> Passage shown:
Closing a loophole in state law that allows some Virginians to buy firearms without going through a background check is a matter of life and death to women, according to Lori Haas, state director of the Coalition to Stop Gun Violence.
Haas was among a number of gun control advocates who spoke at a news conference last month in favor of a series of bills aimed at tightening state firearm laws. Haas has compelling experience with gun violence: Her daughter, Emily, was grazed twice in the head during the 2007 shootings at Virginia Tech that left 32 dead and 17 wounded.
Her brief remarks touched on background check laws. All states require licensed gun dealers to conduct a background check before selling a firearm to make sure the prospective buyer does not have a criminal record or disqualifying mental condition. But Virginia and 32 other states don’t require background checks for firearms bought through an unlicensed seller -- someone who isn’t in the routine business of selling guns. Haas backed a bill that would have narrowed that exception.
In states that run background checks for privately-sold handguns, "49 percent fewer women are shot and killed," she said.

> Stored data:
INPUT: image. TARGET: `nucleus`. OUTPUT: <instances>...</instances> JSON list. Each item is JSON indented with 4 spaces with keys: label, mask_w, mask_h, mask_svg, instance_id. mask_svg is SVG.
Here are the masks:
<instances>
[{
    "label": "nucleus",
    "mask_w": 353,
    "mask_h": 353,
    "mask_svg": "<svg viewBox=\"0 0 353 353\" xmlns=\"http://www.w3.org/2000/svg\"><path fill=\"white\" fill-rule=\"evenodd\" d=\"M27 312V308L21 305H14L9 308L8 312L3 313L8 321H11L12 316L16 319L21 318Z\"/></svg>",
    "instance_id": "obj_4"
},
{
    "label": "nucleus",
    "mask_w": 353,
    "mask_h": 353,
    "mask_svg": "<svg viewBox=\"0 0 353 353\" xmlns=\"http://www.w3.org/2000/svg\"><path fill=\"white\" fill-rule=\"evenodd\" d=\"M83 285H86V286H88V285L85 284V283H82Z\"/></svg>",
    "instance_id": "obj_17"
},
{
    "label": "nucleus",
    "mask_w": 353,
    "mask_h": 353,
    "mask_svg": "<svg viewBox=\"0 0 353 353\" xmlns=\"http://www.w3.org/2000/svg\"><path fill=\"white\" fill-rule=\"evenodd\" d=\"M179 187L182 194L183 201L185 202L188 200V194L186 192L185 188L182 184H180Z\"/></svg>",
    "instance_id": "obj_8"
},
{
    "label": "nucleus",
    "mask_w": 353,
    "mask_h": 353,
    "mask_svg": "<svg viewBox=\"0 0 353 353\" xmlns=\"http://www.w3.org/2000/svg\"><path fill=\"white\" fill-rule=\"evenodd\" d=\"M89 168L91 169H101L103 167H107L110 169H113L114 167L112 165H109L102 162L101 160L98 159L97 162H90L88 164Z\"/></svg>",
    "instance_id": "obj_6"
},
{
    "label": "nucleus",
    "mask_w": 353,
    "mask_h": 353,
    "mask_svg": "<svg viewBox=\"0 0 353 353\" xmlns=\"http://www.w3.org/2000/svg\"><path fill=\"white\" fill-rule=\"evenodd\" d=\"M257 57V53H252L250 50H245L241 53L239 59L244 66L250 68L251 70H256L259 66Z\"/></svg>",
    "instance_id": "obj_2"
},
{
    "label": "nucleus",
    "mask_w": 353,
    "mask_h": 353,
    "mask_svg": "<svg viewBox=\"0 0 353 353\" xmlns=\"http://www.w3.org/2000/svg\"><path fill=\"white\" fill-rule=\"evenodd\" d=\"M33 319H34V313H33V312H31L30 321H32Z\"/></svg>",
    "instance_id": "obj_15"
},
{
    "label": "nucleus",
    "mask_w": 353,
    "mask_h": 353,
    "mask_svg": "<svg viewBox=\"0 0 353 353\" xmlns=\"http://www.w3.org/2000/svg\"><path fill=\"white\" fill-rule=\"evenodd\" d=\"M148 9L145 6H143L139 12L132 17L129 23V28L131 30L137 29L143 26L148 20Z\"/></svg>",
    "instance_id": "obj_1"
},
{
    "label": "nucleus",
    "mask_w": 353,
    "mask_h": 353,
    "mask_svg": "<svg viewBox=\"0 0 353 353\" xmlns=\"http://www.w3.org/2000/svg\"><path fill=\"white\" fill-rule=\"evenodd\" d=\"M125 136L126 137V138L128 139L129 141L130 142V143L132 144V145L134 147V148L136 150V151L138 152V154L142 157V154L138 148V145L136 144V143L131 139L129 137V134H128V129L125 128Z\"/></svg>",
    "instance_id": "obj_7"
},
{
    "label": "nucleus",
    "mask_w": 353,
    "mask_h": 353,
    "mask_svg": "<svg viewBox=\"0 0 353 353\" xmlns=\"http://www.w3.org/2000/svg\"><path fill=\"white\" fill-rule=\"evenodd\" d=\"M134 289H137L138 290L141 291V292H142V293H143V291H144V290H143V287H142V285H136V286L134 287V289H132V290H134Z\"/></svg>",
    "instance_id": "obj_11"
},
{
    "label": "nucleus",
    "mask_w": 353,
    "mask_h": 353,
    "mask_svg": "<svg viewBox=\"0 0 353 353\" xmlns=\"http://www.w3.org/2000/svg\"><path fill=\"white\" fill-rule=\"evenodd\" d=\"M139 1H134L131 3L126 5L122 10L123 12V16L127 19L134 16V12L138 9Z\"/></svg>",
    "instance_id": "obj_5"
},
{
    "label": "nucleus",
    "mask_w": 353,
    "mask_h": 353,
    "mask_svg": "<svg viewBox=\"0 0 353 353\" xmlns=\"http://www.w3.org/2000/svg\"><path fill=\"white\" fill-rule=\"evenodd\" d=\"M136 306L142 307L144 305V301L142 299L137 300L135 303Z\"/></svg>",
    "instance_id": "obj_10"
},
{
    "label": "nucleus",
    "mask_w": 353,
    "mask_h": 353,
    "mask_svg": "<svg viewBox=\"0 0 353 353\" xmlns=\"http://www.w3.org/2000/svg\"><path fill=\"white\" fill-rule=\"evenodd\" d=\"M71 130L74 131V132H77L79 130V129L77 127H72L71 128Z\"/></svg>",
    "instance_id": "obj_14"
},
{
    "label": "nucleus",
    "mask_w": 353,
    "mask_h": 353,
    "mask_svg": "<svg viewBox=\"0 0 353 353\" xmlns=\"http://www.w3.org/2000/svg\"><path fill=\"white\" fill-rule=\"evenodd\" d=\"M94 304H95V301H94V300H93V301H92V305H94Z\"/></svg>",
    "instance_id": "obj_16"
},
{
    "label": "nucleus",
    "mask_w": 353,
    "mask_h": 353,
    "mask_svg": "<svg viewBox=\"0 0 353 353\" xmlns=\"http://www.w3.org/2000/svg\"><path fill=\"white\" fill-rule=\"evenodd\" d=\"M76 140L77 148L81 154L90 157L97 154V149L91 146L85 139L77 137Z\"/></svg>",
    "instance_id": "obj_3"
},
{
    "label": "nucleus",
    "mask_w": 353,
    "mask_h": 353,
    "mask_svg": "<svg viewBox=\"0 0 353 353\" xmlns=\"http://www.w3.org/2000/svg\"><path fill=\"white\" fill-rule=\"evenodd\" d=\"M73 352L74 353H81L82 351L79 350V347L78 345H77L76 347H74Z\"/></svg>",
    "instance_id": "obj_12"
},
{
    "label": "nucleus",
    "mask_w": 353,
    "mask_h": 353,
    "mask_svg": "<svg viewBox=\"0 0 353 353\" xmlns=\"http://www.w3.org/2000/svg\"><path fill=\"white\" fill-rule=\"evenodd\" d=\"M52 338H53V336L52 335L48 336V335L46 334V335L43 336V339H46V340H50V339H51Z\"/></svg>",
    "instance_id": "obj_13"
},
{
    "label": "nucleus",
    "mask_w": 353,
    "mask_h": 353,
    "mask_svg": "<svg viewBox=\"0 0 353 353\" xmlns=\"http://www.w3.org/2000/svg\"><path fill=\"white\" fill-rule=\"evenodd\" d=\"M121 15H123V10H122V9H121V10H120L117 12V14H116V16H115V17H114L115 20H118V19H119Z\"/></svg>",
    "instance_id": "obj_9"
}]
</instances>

> What to work on:
According to the article on Virginia's gun background check loophole, who was Lori Haas's daughter Emily, and what happened to her?

> Answer section:
Emily was grazed twice in the head during the 2007 shootings at Virginia Tech.